EXERCISE.
All lines below starting at the one that holds "Bright green grass" and ending at the one that holds "Flores de Manzanita" should be printed exactly, ends included. Pictures should not be printed, nor anything else.

★ ★ ★

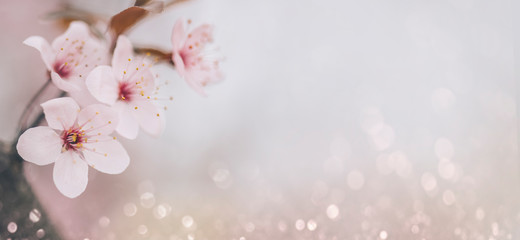 Closeup of cherry blossom flower on bokeh pastel background. Macro blooming orchard in spring.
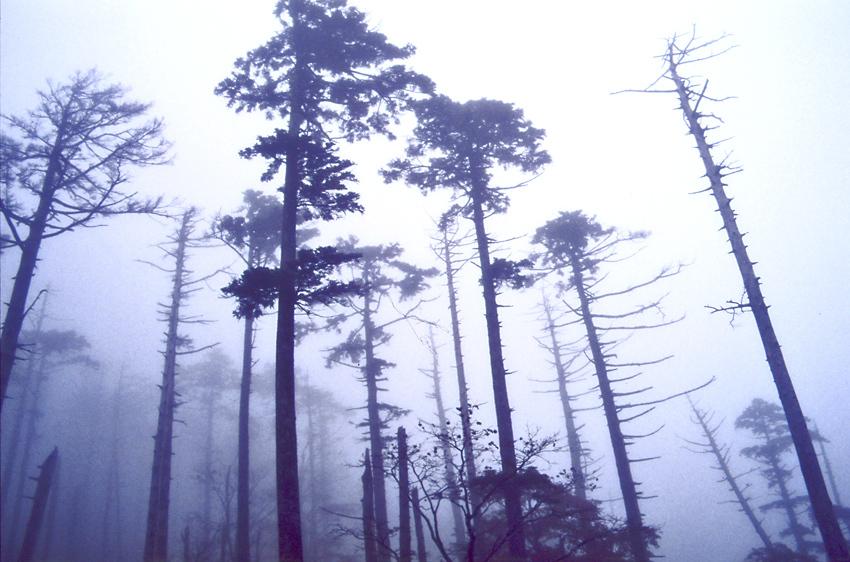 霧の大台ヶ原03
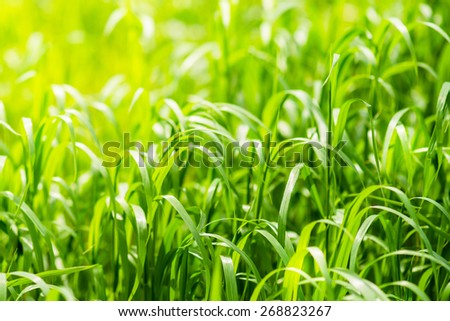 Bright green grass on spring field in sunny day. Sunshine in summer grass. Texture background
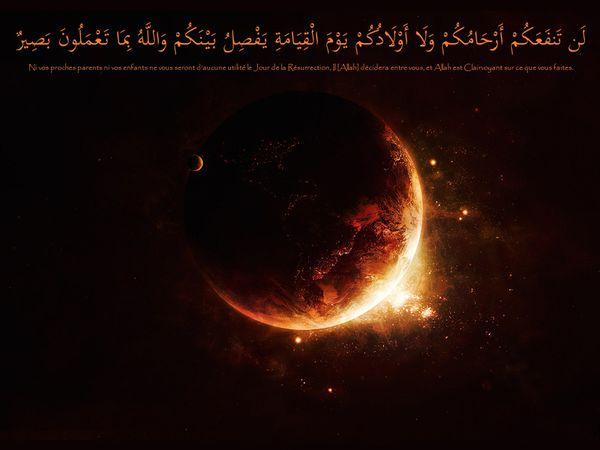 fond islam (8)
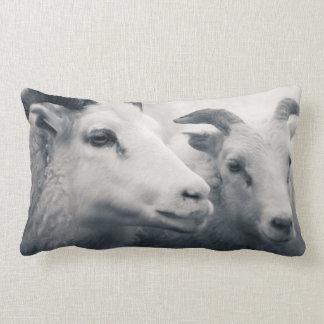 Be Kind Lumbar Pillow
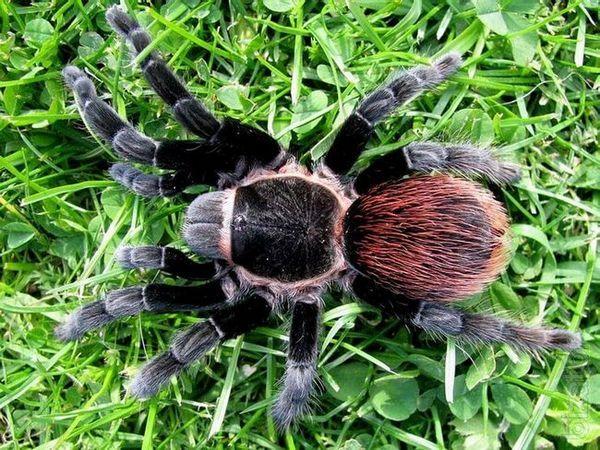 Meksykański rudy pająk ptaka
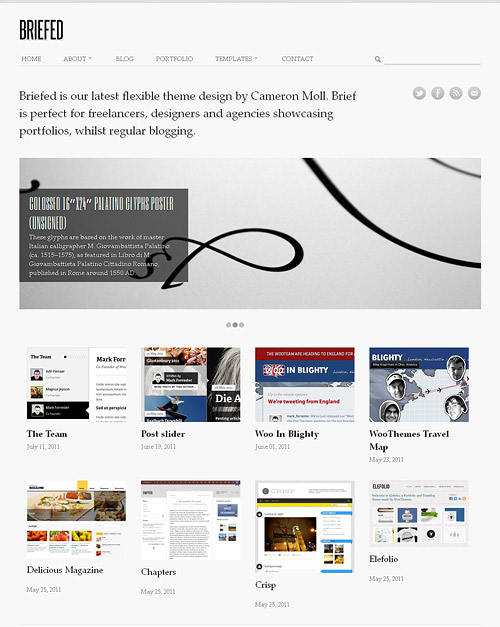 briefed wordpress theme
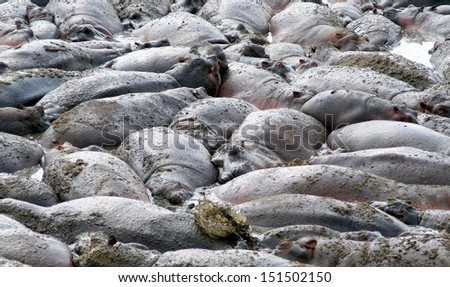 big group of more then 100 hippopotamus lying in a riverbed patched together  - stock photo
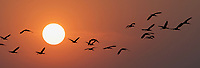 On a cold November evening as the sun was setting, I photographed these White-faced Ibis looking for a place to land for the night at the  Merced National Wildlife Refuge in California.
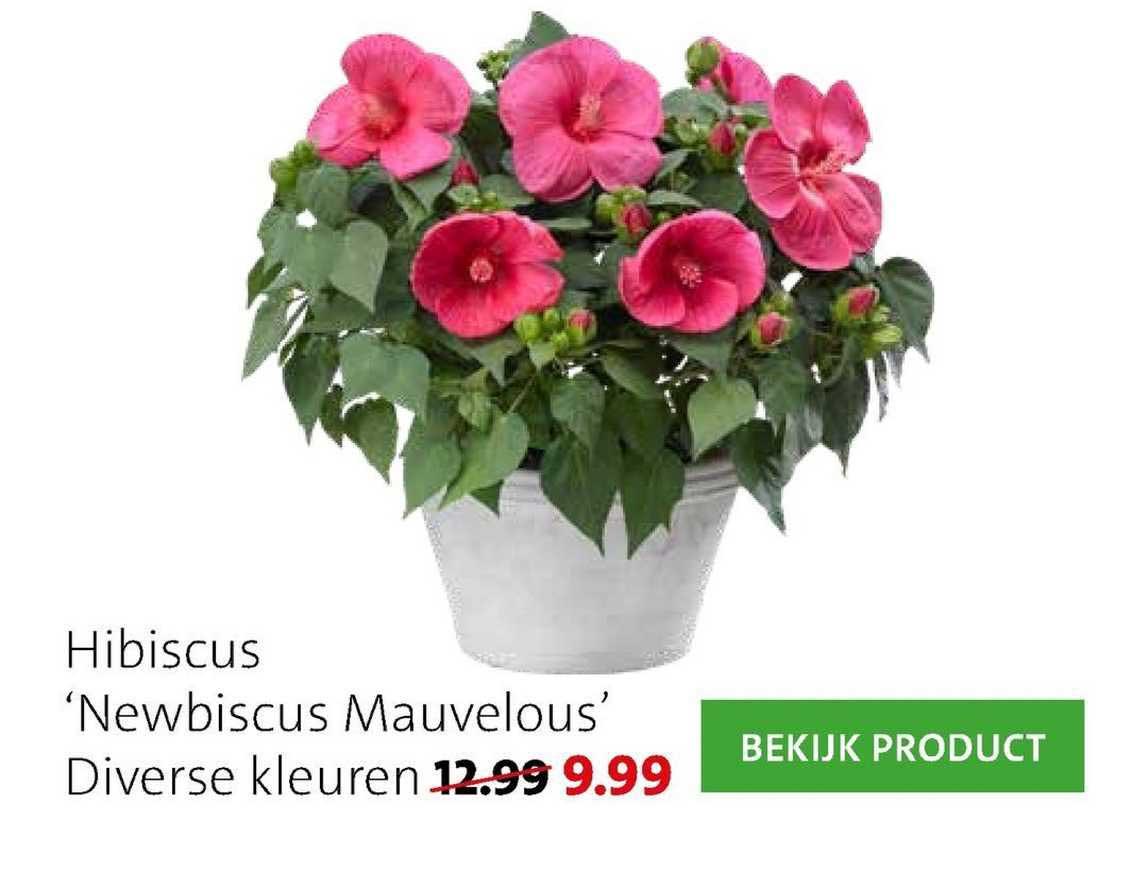 Intratuin Hibiscus 'Newbiscus Mauvelous'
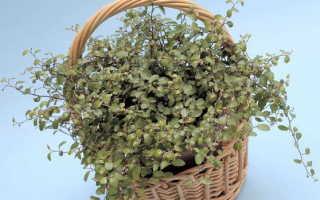 Мюленбекия – Muehlenbeckia: фото, условия выращивания, уход и размножение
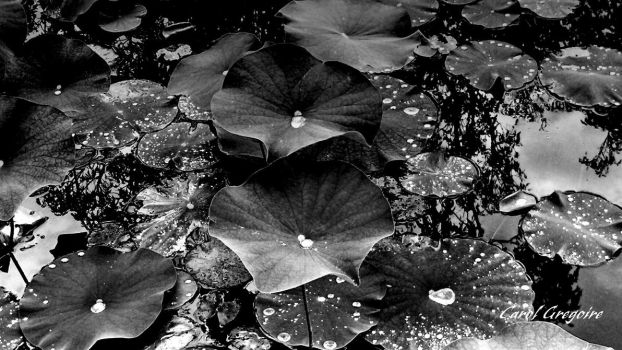 Lily Pads by carolgregoire
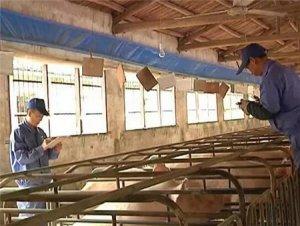 这些地方又多3000养殖场将被关闭,以后猪场臭气扰民也可能被取缔
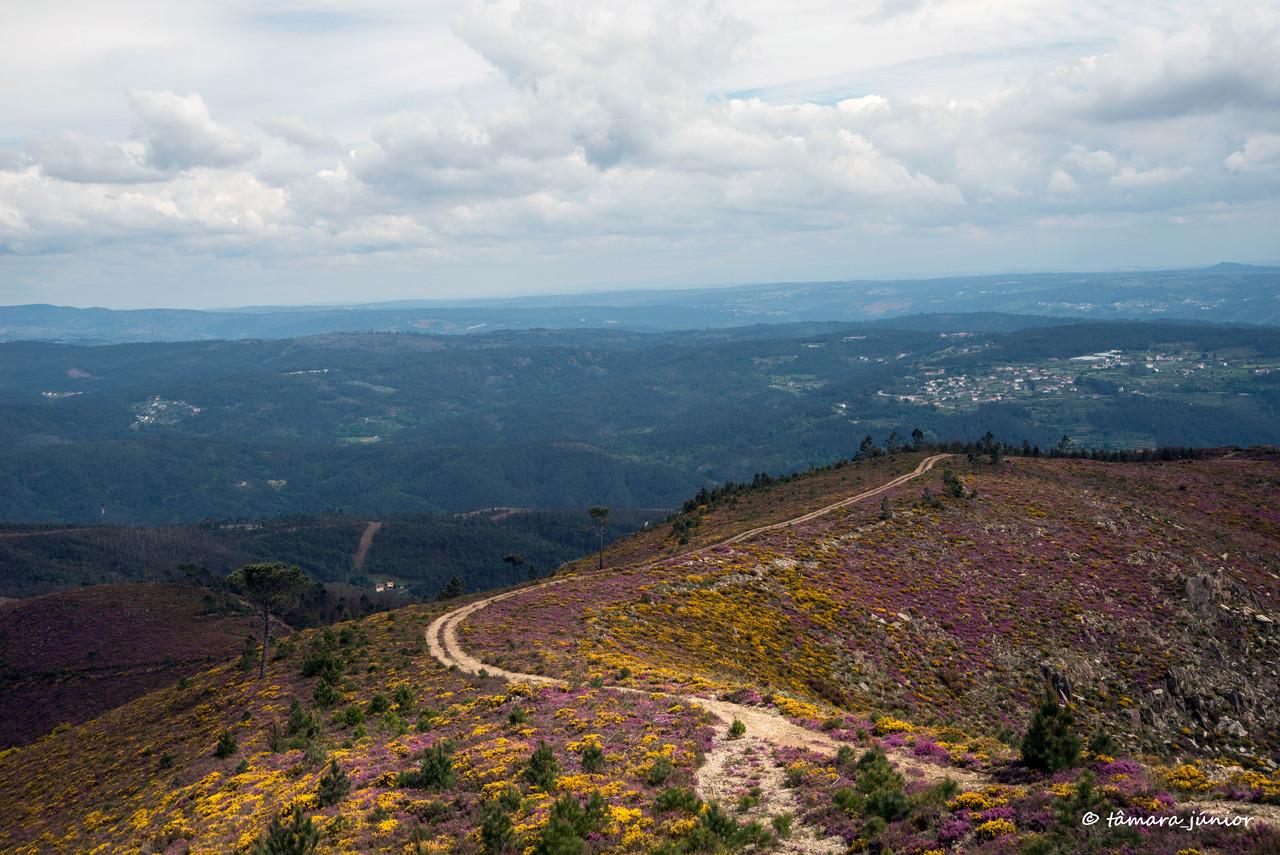 2015 - S. Pdro do Sul (Termas+Manhouce+Pena) (214)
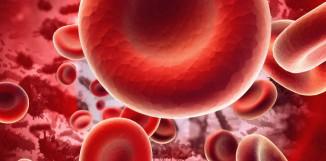 Reishi a protidestičkové, antiagregační působení.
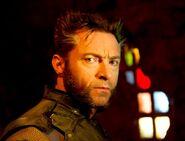Wolverine-DOFP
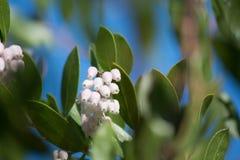 Flores de Manzanita Foto de archivo libre de regalías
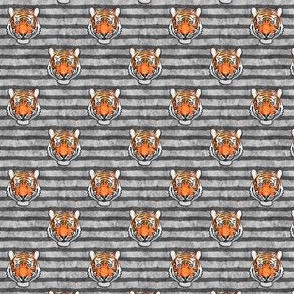 "(3/4"" scale) tiger - grey stripes C18BS"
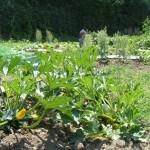 Courgettes en fleurs sous le soleil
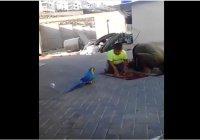 Настырный попугай не дает совершить намаз сыну с отцом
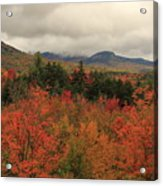 Fall Colors In White Mountains New Hampshire Acrylic Print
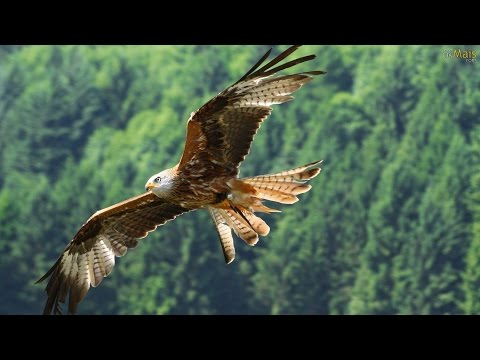 FLY LIKE AN EAGLE - Native American Song (Voar Como Águia - legenda PT)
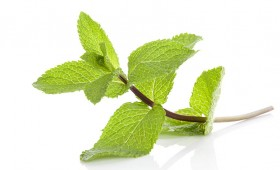 Peppermint Vinegar ( Rapid Infusion )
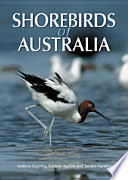 Letters To The Family The Story Of An Endangered Shorebird _ ROSE CLEAR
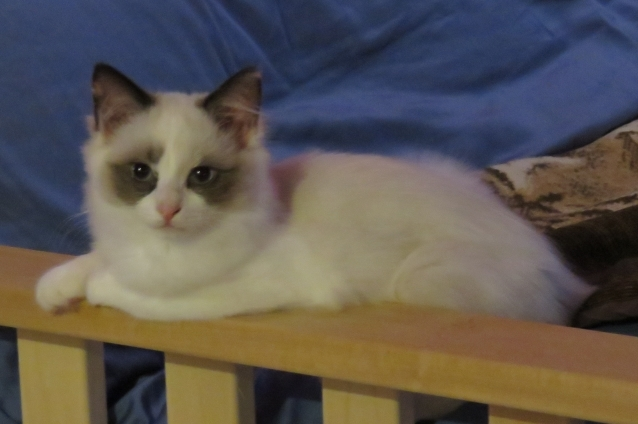 Shelby - Ragdoll Kitten of the Month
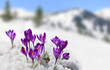 canvas print picture - Spring landscape of blooming flowers violet crocuses ( Crocus heuffelianus ) on glade in mountains covered of snow. Carpathian mountains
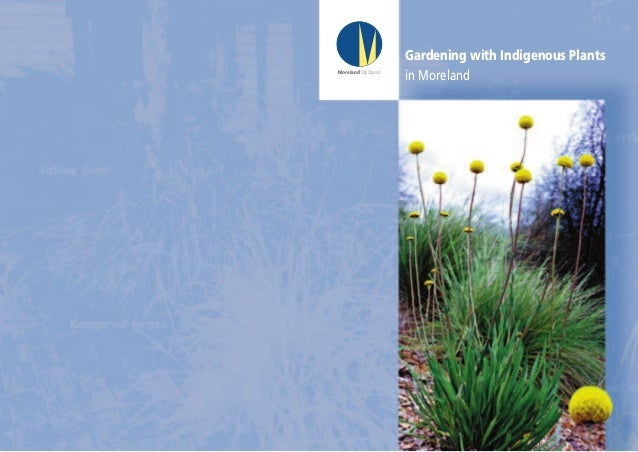 Gardening with Indigenous Plants in Moreland - Australia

★ ★ ★

RESPONSE TO THIS EXERCISE.
 Bright green grass on spring field in sunny day. Sunshine in summer grass. Texture background
 fond islam (8)
 Be Kind Lumbar Pillow
 Meksykański rudy pająk ptaka
 briefed wordpress theme
 big group of more then 100 hippopotamus lying in a riverbed patched together  - stock photo
 On a cold November evening as the sun was setting, I photographed these White-faced Ibis looking for a place to land for the night at the  Merced National Wildlife Refuge in California.
 Intratuin Hibiscus 'Newbiscus Mauvelous'
 Мюленбекия – Muehlenbeckia: фото, условия выращивания, уход и размножение
 Lily Pads by carolgregoire
 这些地方又多3000养殖场将被关闭,以后猪场臭气扰民也可能被取缔
 2015 - S. Pdro do Sul (Termas+Manhouce+Pena) (214)
 Reishi a protidestičkové, antiagregační působení.
Wolverine-DOFP
 Flores de Manzanita Foto de archivo libre de regalías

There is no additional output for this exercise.